Within your codeup-data-science directory, create a new repo named spark-exercises. This will be where you do your work for this module. Create a repository on GitHub with the same name, and link your local repository to GitHub.

Save this work in your spark-exercises repo. Then add, commit, and push your changes.

Create a jupyter notebook or python script named spark101 for this exercise.

-----------------------------------------------------------------------------------
### 1.) Create a spark data frame that contains your favorite programming languages.

- The name of the column should be language
- View the schema of the dataframe
- Output the shape of the dataframe
- Show the first 5 records in the dataframe

In [1]:
import pyspark
#begin by creatinga. spark session
spark = pyspark.sql.SparkSession.builder.getOrCreate()

In [2]:
from pyspark.sql.functions import regexp_extract, regexp_replace
from pyspark.sql.functions import *
from pyspark.sql.functions import col, expr

In [3]:
#spark converts any pandas df into a spark df with a simple method call 
import pandas as pd
import numpy as np

#data values
data = ['Python', 'Scala', 'Java', 'Javascript']

pandasdataframe = pd.DataFrame(dict(n=np.arange(20), group=np.random.choice(list(data), 20))
)

Spatial question records
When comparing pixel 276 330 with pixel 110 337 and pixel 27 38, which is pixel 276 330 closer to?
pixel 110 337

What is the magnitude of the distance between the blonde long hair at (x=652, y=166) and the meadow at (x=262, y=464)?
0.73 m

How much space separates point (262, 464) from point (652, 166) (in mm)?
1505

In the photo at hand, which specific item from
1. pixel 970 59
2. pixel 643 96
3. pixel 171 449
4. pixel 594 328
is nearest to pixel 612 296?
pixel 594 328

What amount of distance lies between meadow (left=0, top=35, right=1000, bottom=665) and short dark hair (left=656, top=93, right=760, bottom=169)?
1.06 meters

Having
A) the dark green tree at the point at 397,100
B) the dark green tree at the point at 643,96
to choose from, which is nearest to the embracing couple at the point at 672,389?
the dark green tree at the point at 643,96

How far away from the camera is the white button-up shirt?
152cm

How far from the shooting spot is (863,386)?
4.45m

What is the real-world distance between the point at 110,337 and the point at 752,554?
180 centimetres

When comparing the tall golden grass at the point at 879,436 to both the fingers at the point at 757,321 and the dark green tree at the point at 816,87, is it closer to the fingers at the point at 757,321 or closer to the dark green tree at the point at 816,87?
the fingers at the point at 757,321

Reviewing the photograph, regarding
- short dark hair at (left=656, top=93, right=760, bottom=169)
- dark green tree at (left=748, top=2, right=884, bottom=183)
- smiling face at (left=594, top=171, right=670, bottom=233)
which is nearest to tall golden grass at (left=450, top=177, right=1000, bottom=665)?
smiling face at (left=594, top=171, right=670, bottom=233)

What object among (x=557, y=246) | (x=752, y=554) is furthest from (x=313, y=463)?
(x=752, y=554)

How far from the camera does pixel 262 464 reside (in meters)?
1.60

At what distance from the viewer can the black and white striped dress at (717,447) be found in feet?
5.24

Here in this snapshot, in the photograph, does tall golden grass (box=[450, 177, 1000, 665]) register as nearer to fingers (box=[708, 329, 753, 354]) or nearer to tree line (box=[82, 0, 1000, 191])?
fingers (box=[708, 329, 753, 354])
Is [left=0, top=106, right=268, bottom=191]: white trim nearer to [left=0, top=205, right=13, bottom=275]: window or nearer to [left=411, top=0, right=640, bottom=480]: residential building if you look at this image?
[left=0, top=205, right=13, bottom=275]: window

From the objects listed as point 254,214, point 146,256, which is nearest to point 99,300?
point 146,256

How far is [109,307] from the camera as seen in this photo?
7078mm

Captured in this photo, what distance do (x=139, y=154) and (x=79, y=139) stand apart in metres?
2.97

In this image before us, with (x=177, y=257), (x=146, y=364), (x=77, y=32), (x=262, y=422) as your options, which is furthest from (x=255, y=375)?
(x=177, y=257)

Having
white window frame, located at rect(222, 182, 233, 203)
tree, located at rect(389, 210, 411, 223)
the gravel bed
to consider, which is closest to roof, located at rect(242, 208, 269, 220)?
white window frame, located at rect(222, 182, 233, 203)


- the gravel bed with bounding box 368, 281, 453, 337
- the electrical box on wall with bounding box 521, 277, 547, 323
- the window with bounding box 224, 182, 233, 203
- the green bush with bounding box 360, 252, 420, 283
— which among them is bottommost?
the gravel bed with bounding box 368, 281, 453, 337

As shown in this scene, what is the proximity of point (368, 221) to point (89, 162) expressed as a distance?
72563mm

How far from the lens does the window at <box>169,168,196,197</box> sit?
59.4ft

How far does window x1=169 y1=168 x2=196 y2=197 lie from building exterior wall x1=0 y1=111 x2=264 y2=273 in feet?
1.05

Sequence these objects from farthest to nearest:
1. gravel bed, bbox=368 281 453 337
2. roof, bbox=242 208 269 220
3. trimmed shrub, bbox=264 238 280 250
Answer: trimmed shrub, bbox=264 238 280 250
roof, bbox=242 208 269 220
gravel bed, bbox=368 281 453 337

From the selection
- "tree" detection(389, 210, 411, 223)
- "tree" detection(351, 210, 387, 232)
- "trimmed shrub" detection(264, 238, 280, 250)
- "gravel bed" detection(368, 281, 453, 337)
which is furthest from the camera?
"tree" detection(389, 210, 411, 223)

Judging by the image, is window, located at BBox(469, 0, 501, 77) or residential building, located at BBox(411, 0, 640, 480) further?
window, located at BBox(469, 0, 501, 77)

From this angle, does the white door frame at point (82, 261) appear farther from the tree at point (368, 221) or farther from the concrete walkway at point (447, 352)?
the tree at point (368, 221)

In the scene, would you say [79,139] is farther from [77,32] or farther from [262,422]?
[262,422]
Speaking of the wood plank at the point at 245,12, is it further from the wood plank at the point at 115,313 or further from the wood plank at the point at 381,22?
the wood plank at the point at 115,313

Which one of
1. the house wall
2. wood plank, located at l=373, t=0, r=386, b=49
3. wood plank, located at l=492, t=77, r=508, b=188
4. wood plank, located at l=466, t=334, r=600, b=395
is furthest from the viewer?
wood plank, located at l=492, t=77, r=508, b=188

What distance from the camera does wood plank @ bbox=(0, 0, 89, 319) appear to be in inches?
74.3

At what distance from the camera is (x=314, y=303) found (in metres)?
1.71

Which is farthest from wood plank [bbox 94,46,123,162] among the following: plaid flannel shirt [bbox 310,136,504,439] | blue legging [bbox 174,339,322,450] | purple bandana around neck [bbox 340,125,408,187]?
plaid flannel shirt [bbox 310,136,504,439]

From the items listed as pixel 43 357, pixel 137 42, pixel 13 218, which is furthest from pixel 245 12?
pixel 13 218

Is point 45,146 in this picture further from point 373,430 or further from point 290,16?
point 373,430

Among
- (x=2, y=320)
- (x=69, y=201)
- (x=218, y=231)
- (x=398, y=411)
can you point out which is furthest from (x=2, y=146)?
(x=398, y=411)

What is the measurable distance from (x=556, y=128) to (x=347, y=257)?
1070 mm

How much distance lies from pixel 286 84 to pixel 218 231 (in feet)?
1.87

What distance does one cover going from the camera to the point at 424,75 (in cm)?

* TO BE DONE
1 > List the data values assigned to the variable data in the Spark exercise.
2 > According to the Spark exercise, what name should the notebook or script for this exercise have?
3 > Extend the Spark exercise beyond its final line.

* FINAL ANSWERS
1 > Python, Scala, Java, Javascript

2 > spark101

3 >
pandasdataframe

Unnamed: 0,n,group
0,0,Python
1,1,Javascript
2,2,Java
3,3,Scala
4,4,Java
5,5,Java
6,6,Java
7,7,Scala
8,8,Java
9,9,Python


In [4]:
#start with a simple pandas dataset, which will be converted to a spark dataframe
df = spark.createDataFrame(pandasdataframe)
df

DataFrame[n: bigint, group: string]

In [5]:
#looking at the first few rows of our data with the .show method
df.show(5)

+---+----------+
|  n|     group|
+---+----------+
|  0|    Python|
|  1|Javascript|
|  2|      Java|
|  3|     Scala|
|  4|      Java|
+---+----------+
only showing top 5 rows



In [6]:
#spark has a .describe method
df.describe()

DataFrame[summary: string, n: string, group: string]

In [7]:
#it will not show with just this, use .show method to see it 
df.describe().show()

+-------+-----------------+-----+
|summary|                n|group|
+-------+-----------------+-----+
|  count|               20|   20|
|   mean|              9.5| null|
| stddev|5.916079783099616| null|
|    min|                0| Java|
|    max|               19|Scala|
+-------+-----------------+-----+



In [8]:
#viewing the schema of the data 
df.printSchema()

root
 |-- n: long (nullable = true)
 |-- group: string (nullable = true)



In [9]:
#show the first five records in the dataframe
df.show(5)

+---+----------+
|  n|     group|
+---+----------+
|  0|    Python|
|  1|Javascript|
|  2|      Java|
|  3|     Scala|
|  4|      Java|
+---+----------+
only showing top 5 rows



In [10]:
#output the shape of the dataframe
print((df.count(), len(df.columns)))

(20, 2)


### 2.) Load the mpg dataset as a spark dataframe 

- a. Create 1 column of output that contains a message like the one below:
    The 1999 audi a4 has a 4 cylinder engine.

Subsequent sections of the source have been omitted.